When he woke again it was to exit the vehicle. Dad led him past his usual doghouse and inside their home. He stopped at the utility closet and showed Jared a blanket spread on the floor near the washer and dryer. "Doc says you should recover inside the house for a few days."
Jared eased himself onto the warm blanket. He felt exhausted.
Before he was allowed to sleep, Dad got out the package the doctor had given him. "We can't forget this." In a couple of moments, he managed to fasten a plastic cone around Jared's neck. The cone blocked both access and vision to look at his body. He got a look at his reflection in the stainless steel exterior of the washer. "I look like a dork," he whimpered.
The pain centered around his belly had returned. He whimpered and tried to get comfortable. He slept some more, but was awakened by someone calling his name. Well, not his name...
"Hey, Shaggy," the impostor said. "Come on. Wake up, boy."
Jared opened his eyes and saw the impostor grinning at him.
"I know you might not believe me, but I am glad to see you alive."

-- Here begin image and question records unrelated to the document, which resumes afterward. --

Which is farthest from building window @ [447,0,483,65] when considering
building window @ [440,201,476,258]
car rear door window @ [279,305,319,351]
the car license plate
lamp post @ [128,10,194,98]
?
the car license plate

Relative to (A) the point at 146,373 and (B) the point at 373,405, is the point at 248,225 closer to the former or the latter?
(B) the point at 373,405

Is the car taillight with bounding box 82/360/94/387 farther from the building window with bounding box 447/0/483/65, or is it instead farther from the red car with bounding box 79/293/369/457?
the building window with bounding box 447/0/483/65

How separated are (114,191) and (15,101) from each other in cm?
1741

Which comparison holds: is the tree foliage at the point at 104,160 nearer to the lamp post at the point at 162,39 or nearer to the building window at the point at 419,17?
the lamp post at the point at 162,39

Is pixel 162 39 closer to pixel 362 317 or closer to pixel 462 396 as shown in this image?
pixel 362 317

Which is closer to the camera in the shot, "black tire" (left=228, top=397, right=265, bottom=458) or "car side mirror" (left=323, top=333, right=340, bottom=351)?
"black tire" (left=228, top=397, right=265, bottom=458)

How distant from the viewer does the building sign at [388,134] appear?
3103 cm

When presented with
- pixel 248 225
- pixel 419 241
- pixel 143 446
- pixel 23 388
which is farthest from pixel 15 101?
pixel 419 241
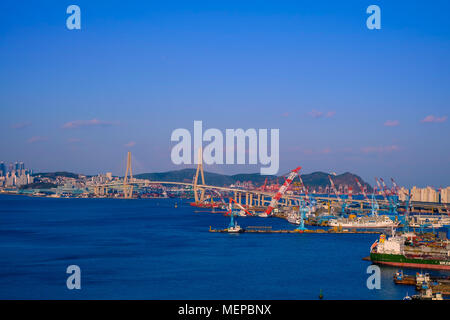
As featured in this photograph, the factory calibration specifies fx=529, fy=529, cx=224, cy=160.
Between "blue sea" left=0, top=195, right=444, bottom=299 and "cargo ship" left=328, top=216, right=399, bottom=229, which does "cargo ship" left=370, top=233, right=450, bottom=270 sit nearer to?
"blue sea" left=0, top=195, right=444, bottom=299

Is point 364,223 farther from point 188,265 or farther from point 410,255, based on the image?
point 188,265

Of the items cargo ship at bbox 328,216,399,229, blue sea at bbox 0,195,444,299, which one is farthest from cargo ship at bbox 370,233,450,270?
cargo ship at bbox 328,216,399,229

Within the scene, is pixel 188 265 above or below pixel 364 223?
below

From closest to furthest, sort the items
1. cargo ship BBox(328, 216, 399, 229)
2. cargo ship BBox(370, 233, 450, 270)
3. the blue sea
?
1. the blue sea
2. cargo ship BBox(370, 233, 450, 270)
3. cargo ship BBox(328, 216, 399, 229)

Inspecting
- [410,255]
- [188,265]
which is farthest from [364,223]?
[188,265]

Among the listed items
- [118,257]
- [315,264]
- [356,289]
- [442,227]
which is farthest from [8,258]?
[442,227]

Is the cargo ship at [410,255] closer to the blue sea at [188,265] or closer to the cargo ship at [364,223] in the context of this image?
the blue sea at [188,265]

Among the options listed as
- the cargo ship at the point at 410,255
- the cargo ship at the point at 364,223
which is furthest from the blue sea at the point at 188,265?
the cargo ship at the point at 364,223
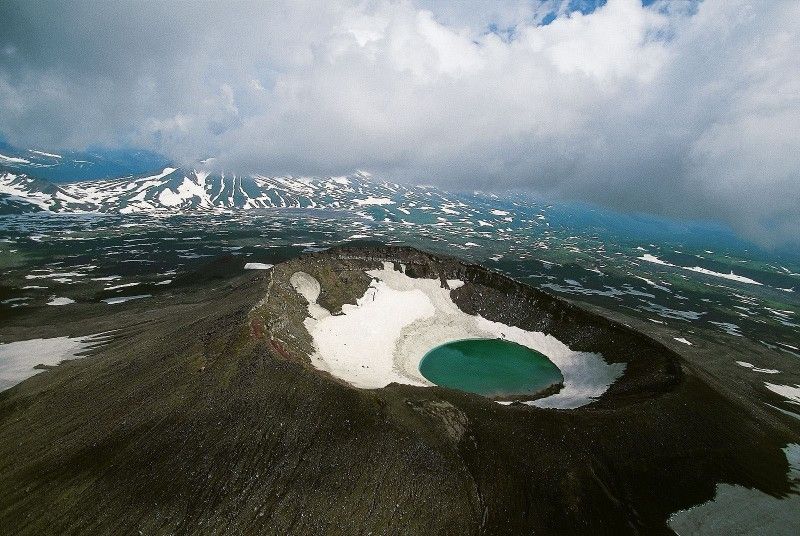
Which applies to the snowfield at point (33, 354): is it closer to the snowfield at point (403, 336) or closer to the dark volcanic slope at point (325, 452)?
the dark volcanic slope at point (325, 452)

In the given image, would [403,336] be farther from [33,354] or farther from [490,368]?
[33,354]

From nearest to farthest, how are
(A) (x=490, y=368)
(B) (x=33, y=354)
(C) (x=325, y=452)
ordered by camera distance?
(C) (x=325, y=452)
(B) (x=33, y=354)
(A) (x=490, y=368)

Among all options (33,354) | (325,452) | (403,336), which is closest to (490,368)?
(403,336)

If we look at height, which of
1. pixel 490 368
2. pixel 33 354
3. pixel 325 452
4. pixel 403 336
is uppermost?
pixel 325 452

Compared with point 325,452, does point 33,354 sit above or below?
below

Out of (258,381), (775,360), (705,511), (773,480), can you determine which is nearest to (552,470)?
(705,511)

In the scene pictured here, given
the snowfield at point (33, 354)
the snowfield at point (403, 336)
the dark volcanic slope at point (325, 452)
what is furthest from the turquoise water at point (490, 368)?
the snowfield at point (33, 354)

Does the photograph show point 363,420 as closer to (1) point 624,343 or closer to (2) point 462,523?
(2) point 462,523
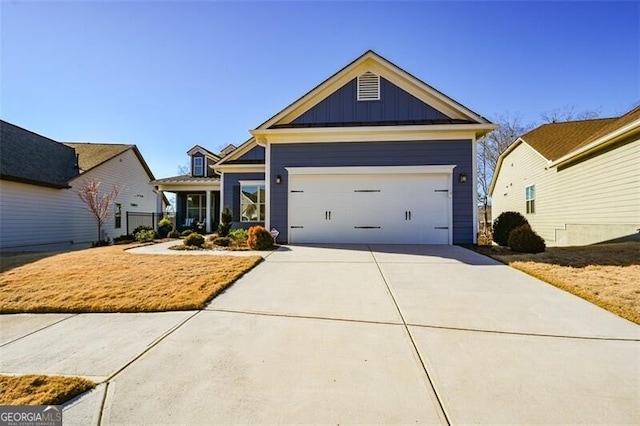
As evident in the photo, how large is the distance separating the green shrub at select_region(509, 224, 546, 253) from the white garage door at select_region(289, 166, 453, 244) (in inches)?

The admission surprised him, but it also sparked a flash of memory. The memory of a red car — his own car — speeding toward him.
"You!" Jared exclaimed. "You were driving the car!"
The impostor shrugged. "Yes, but I didn't force you to run out into the road right in my path."
Jared groaned. The pain was getting worse, but whenever he felt the urge to lick or examine the aching area, the cone stopped him.
"Get this thing off me!"
"I can't do that," the impostor said. "Dad says you'll need that to recover from your surgery."
"Surgery! What surgery?"
The impostor looked genuinely surprised. "You don't remember?"
Suddenly, more details flooded back into his mind, including the reason he had run away from home in the first place.
"No!" Jared barked.
"Well, I'm afraid so," he said. "And I guess that settles any discussion on whether we will be trading back bodies in the future. It's only right that I should get my own body back intact."
Jared, horrified, tried to confirm the impostor's story, but the infernal cone prevented any such examination.
"I'll let you rest now," the impostor said and walked off.
Jared barked. "Come back! You can't leave me like this! Come back!"